# [The task]
What comes next in the STM32F4 forum post about timer-to-DMA latency, picking up after its final paragraph?

# [Passage shown]
==*==

STM32F4: Worst-case latency timer to DMA?
I am using TIM8 to generate a PWM waveform (a /wr signal to an LCD ST7789 controller) and the timer triggers DMA2 to load the next byte onto the PD8-PD15 bus. The 1st byte has to be loaded “manually”.
It works, and the ARR CCR3 CCR4 values can be adjusted to get the desired overall period, and data setup and hold times.
At 84MHz APB2, I am using ARR=11 to get a 71ns cycle time. So this thing is running pretty fast. The timer resolution is 1/168MHz. The ST7789 can go down to 66ns.
The problem is that roughly once in a million writes, bad data is loaded. It shows up as wrong colour pixels. With extensive debugging, AFAICT, the bad data is not present in the source buffer. What I do see on a scope is very rare faint edges on the data, around the /wr +ve edge, on which the data setup/hold time is out of spec. Sometimes the data changes at the same time as the /wr +ve edge!
Using ARR=15 or higher, the problem goes away. But then I get too-slow transfers.
It looks like there is a very rare huge latency in the DMA transfer, so the data on the PD8-PD15 bus is still the previous value. The correct number of writes takes place however, as only the one pixel (2 bytes, 16 bit RGB) is corrupted. In fact you need a magnifying glass to see the “snow”, on a 240x320 LCD.
To some extent the minimum ARR value needed to remove the “snow” depends on what else is running. DMA1 is also in use, for feeding SPI3, under another RTOS task. Then ETH has its own DMA controller. So there is opportunity for bus contention.

==*==

# [Data block]
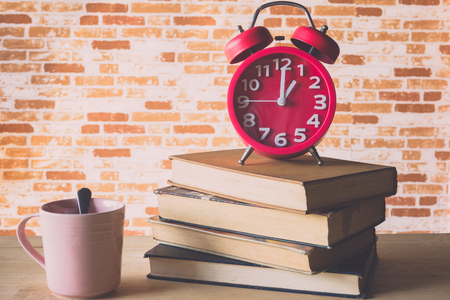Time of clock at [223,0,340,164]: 1:00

==*==

# [Response below]
The really funny thing is that the “snow” pixels pop up 3-5x, at roughly 3Hz (on a 20fps display redraw) and then vanish for a few secs, then repeat. In the same place. So whatever is causing this is somehow synchronous to what DMA2 is doing. DMA2 is not used for anything else but DMA1 is.
What is the worst-case latency, and is there anything I can do to improve it? There is a priority setting but it applies only within DMA2 channels. It looks like very rarely the latency might be tens of ns.
The code is below. Start transfer, and init is below that.
// TIM8 + DMA hardware /WR. CPU is idle during each burst.
//
// PC8 is a GPIO output (idle high) on entry. Flip it to AF3 (TIM8_CH3) for
// the pixel burst, then back to GPIO output afterwards so the next column's
// address setup can bit-bang /WR.
//
// Stream the buffer in <=256-byte bursts (RCR is 8-bit). For each burst:
// prime byte 0 onto PD8-15 (pulse 0 latches it), point DMA at bytes 1..n-1,
// then start TIM8. The CC4 compare event loads each subsequent byte while
// /WR is high so it settles ~54ns before the next latch.
//
// TWO RACE FIXES for the rare wrong/short filled-rectangle line:
// 1. __DSB() after EACH prime write (inside the loop) forces byte 0 onto
// the bus before the timer can latch it - covers byte 0 of every
// <=256 chunk, including the 2nd+ chunks of a >256 transfer.
// 2. After the timer self-stops (CEN clear), WAIT for the DMA transfer-
// complete flag (TCIF7) BEFORE disabling the stream. The timer stopping
// and the DMA draining its last byte are SEPARATE events; tearing the
// stream down on CEN-clear alone can catch the DMA still draining ->
// a whole line comes out short or wrong. This closes that race.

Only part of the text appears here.